ТЕКСТ ДЛЯ ЧТЕНИЯ:
<<<<

Еще странный случай. Спустя несколько часов после казни преступника

крестьяне окружных сел привели ко мне шесть французских бродяг. Это меня

удивило, ибо до того времени они не приводили ко мне ни одного пленного,

разведываясь с ними по-свойски и сами собою. Несчастные сии, скрученные

веревками и завлеченные в ров, не избегли бы такого же роду смерти, как

предшественники их, если бы топот лошадей и многолюдный разговор на русском

языке не известили крестьян о приходе моей партии. Убийство было уже

бесполезным; они решились представить узников своих на мою волю. Дело тем

кончилось, что велел их включить в число пленных, находившихся при моей

партии, и отослать всех в Юхнов, откуда они отправлены были в дальние

губернии и, вероятно, погибли или на пути, или на месте с тысячами своих

товарищей, которые сделались жертвою лихоимства приставов и равнодушия

гражданских начальств к страждущему человечеству.

 

Но сколь провидение чудесно в определениях своих! Между ними находился

барабанщик молодой гвардии, именем Викентий Бод (Vincent Bode),

пятнадцатилетний юноша, оторванный от объятий родительских и, как ранний

цвет, перевезенный за три тысячи верст под русское лезвие на русские

морозы! При виде его сердце мое облилось кровью; я вспомнил и дом

родительский, и отца моего, когда он меня, почти таких же лет, поручал

судьбе военной! Как предать несчастного случайностям голодного, холодного и

бесприютного странствования, имея средства к его спасению? Я его оставил

при себе, велел надеть на него казачий чекмень и фуражку, чтобы избавить

его от непредвидимого тычка штыком или дротиком, и, таким образом, сквозь

успехи и неудачи, через горы и долы, из края в край, довез его до Парижа

здоровым, веселым, и почти возмужалым передал его из рук в руки

престарелому отцу его. Что же вышло? Спустя два дня после этого являются ко

мне отец с сыном и просят об аттестате. "С радостью, - отвечал я им. - Вот

тебе, Викентий, аттестат в добром твоем поведении". - "Нет, - сказал отец,

- вы мне спасли сына, довершите же ваше благодеяние, - дайте ему аттестат в

том, что он находился при вас и поражал неприятеля". - "Но неприятели были

ваши соотечественники?" - "Нужды нет", - возразил старик. "Как нужды нет?

>>>>

ИСХОДНЫЕ СТРОКИ:
<<<<

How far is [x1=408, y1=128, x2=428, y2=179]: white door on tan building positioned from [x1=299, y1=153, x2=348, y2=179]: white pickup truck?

>>>>

Пожалуйста, продолжите текст о французском барабанщике Викентии Боде, начиная сразу после его последней фразы.

Ты чрез то погубишь сына, его расстреляют, и дельно..." - "Нынче другие

времена, - отвечал он, - по этому аттестату он загладит невольное служение

свое хищнику престола и получит награждение за ратоборствование против

людей, за него сражавшихся, следовательно, служивших против законного

своего монарха". - "Если это так, господин Бод, жалка мне ваша Франция! Вот

тебе аттестат, какого ты требуешь". И подлинно, я в оном налгал не хуже

правителя канцелярии какого-либо главнокомандующего, сочиняющего реляцию о

победе, в коей он не участвовал. Старик был прав: чрез неделю он снова

пришел ко мне с сыном благодарить за новое мое благодеяние. Викентий имел

уже в петлице орден Лилии!!!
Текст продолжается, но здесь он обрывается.